--- THE INPUT ---
===============

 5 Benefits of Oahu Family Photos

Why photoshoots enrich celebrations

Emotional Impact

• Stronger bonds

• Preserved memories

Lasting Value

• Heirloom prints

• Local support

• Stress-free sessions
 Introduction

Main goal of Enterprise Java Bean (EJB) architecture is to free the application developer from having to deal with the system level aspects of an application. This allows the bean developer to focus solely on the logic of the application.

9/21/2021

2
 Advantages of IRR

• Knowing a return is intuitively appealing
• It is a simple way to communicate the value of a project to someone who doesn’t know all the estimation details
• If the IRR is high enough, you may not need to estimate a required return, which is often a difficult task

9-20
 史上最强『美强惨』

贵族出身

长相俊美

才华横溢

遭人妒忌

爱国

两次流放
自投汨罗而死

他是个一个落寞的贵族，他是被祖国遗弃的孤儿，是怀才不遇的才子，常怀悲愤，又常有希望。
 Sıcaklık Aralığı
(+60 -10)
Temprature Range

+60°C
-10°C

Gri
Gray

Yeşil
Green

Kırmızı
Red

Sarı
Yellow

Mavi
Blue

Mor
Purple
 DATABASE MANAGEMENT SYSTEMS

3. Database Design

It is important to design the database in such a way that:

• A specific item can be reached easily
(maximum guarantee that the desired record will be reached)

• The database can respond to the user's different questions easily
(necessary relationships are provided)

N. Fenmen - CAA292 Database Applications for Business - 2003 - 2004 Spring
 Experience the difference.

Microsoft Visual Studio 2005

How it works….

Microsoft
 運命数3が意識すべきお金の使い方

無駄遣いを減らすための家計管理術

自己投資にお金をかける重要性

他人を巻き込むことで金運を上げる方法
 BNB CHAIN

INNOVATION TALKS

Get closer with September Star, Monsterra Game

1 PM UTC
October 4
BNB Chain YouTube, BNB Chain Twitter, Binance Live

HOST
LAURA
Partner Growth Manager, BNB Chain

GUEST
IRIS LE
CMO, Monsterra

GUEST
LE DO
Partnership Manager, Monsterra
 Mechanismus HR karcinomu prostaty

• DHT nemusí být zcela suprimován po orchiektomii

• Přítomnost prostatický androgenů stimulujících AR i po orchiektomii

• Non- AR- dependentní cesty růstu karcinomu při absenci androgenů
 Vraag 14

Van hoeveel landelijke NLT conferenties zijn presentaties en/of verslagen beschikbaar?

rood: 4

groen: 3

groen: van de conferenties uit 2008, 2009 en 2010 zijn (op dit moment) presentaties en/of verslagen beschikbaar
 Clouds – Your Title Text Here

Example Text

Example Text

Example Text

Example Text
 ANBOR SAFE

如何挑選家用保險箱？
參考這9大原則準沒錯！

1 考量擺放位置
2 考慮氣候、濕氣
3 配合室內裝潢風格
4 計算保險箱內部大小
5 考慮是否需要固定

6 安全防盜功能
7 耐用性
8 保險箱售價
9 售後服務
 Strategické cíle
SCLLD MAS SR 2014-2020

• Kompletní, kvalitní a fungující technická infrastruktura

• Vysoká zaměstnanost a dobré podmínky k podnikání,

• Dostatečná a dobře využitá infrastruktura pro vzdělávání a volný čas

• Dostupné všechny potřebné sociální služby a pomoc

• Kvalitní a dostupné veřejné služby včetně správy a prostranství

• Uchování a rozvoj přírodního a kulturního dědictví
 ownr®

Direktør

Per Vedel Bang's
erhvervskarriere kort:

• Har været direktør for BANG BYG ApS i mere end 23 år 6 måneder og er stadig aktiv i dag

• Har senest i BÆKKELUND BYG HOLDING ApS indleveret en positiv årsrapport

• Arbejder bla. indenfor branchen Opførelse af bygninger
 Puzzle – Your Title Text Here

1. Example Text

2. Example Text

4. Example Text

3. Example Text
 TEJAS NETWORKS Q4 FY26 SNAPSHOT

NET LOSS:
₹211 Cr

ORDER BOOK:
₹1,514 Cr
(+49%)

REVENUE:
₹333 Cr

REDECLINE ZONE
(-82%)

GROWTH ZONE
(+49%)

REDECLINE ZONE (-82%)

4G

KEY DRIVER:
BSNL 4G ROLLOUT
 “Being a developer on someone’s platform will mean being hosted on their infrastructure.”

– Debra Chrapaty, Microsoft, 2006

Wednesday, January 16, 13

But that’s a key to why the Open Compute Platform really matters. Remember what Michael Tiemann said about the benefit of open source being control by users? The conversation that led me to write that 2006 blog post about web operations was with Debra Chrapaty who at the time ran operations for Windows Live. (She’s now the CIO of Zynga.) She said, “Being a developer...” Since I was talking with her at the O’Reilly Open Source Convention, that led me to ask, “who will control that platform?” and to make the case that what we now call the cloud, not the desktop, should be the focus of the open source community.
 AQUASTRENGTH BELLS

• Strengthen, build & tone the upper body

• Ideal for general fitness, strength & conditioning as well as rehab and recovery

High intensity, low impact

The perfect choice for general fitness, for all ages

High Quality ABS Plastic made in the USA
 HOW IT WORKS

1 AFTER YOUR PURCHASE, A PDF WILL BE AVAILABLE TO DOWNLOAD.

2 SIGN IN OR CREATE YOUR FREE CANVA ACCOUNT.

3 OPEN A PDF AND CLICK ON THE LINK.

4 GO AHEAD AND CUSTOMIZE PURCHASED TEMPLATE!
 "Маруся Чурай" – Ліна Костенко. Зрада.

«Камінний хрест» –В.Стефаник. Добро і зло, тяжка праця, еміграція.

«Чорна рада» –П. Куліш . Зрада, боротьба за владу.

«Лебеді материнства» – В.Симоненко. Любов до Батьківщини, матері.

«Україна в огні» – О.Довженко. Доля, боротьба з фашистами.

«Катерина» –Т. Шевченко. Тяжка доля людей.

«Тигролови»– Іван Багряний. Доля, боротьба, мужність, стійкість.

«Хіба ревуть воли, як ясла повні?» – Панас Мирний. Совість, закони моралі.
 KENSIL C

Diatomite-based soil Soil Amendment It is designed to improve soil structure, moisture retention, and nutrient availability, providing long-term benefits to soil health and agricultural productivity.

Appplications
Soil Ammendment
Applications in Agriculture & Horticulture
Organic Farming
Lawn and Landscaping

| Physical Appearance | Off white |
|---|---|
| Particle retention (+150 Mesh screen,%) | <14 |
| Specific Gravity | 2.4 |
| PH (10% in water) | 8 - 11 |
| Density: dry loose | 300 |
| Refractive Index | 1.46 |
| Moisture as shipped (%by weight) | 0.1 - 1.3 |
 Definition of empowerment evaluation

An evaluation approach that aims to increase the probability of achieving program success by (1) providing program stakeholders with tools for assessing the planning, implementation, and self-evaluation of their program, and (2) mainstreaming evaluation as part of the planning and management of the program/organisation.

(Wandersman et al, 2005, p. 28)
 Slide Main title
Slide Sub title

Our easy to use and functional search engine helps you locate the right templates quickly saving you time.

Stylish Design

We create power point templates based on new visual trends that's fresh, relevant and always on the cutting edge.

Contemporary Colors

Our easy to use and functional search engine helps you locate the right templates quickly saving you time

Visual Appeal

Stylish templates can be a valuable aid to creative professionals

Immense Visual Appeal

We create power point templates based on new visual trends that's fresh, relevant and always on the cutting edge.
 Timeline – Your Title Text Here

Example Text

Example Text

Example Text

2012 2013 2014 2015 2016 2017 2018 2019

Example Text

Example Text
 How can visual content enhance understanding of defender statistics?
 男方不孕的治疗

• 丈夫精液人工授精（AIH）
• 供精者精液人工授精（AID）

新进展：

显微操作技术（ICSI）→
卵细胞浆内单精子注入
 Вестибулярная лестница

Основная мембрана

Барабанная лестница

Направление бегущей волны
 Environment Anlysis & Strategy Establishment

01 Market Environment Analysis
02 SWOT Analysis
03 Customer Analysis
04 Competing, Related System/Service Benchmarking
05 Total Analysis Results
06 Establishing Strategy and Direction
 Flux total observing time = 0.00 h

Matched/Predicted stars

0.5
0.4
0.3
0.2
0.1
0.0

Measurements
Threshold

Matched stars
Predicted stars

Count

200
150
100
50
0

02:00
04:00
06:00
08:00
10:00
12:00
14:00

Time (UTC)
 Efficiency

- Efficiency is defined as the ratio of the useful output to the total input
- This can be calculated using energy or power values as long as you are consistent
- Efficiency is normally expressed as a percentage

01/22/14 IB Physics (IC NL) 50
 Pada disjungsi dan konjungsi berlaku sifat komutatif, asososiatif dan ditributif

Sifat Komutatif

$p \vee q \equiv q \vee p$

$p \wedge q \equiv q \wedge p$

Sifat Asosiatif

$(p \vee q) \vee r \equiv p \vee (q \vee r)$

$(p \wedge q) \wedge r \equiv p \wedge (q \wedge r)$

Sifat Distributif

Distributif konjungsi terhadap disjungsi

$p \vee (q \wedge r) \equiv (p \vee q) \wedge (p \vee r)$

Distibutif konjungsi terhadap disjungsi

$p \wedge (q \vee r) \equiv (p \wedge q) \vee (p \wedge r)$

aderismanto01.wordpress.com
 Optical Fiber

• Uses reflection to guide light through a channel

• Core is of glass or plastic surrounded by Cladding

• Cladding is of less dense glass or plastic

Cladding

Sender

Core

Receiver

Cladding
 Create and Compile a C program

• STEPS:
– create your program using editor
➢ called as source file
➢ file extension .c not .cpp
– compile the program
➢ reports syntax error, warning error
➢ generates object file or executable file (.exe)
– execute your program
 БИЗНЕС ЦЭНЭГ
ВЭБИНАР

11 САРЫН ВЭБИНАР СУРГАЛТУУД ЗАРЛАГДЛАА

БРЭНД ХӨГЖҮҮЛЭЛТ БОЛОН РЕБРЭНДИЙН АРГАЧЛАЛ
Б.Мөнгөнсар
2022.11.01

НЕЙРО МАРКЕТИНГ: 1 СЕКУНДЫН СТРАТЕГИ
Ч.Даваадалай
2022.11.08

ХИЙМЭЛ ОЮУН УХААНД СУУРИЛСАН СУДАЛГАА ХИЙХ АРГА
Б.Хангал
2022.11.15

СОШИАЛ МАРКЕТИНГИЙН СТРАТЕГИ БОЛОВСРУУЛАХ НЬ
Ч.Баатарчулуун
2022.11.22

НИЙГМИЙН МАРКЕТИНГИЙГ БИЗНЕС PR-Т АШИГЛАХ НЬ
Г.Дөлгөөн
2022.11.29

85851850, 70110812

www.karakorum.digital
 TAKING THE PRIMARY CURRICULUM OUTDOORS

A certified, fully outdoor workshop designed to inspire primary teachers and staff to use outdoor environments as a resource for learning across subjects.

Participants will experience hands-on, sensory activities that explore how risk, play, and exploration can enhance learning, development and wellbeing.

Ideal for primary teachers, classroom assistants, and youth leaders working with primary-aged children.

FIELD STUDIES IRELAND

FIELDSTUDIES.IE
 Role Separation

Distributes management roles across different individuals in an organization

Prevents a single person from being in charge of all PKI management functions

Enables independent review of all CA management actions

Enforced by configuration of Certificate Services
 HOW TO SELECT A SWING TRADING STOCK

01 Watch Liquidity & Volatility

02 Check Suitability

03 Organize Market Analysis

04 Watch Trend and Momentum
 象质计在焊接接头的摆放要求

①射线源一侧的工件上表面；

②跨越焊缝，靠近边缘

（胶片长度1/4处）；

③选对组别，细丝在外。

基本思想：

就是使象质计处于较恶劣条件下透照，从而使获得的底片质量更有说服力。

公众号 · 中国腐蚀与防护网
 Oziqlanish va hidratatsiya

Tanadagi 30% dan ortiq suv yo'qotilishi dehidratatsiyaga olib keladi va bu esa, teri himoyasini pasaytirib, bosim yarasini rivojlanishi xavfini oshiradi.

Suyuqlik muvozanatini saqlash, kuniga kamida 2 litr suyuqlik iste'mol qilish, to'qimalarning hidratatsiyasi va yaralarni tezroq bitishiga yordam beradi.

===============

--- WHAT THE EXERCISE ASKS ---
Output the data exactly, from the first line through the line that holds "be reached easily", so that no later line appears.

--- EXERCISE SOLUTION ---
 5 Benefits of Oahu Family Photos

Why photoshoots enrich celebrations

Emotional Impact

• Stronger bonds

• Preserved memories

Lasting Value

• Heirloom prints

• Local support

• Stress-free sessions
 Introduction

Main goal of Enterprise Java Bean (EJB) architecture is to free the application developer from having to deal with the system level aspects of an application. This allows the bean developer to focus solely on the logic of the application.

9/21/2021

2
 Advantages of IRR

• Knowing a return is intuitively appealing
• It is a simple way to communicate the value of a project to someone who doesn’t know all the estimation details
• If the IRR is high enough, you may not need to estimate a required return, which is often a difficult task

9-20
 史上最强『美强惨』

贵族出身

长相俊美

才华横溢

遭人妒忌

爱国

两次流放
自投汨罗而死

他是个一个落寞的贵族，他是被祖国遗弃的孤儿，是怀才不遇的才子，常怀悲愤，又常有希望。
 Sıcaklık Aralığı
(+60 -10)
Temprature Range

+60°C
-10°C

Gri
Gray

Yeşil
Green

Kırmızı
Red

Sarı
Yellow

Mavi
Blue

Mor
Purple
 DATABASE MANAGEMENT SYSTEMS

3. Database Design

It is important to design the database in such a way that:

• A specific item can be reached easily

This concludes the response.